_WHAT THE TASK ASKS_
Everything from the line containing "Cool Compact setup, the" to the end of the listing, both included, should be returned exactly, apart from the pictures.

_INFORMATION PROVIDED_
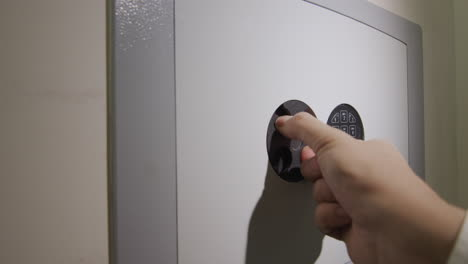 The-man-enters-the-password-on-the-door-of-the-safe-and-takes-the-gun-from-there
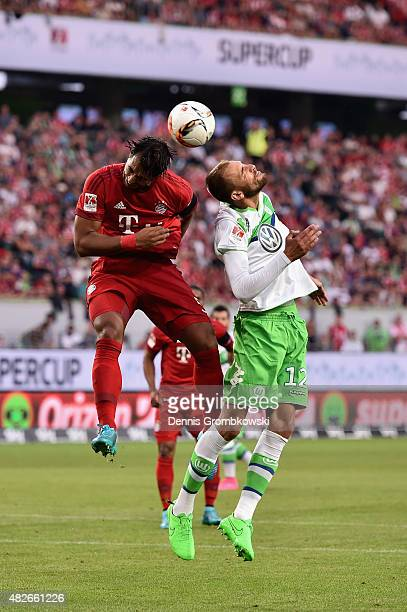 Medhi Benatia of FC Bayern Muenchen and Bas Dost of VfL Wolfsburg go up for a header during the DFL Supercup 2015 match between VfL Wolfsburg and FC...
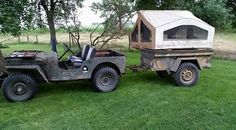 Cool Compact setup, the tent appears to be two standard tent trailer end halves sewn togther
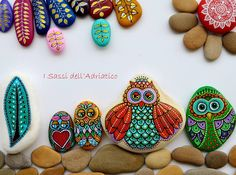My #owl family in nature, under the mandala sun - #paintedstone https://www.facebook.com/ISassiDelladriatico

_OUTPUT OF THE EXERCISE_
 Cool Compact setup, the tent appears to be two standard tent trailer end halves sewn togther
My #owl family in nature, under the mandala sun - #paintedstone https://www.facebook.com/ISassiDelladriatico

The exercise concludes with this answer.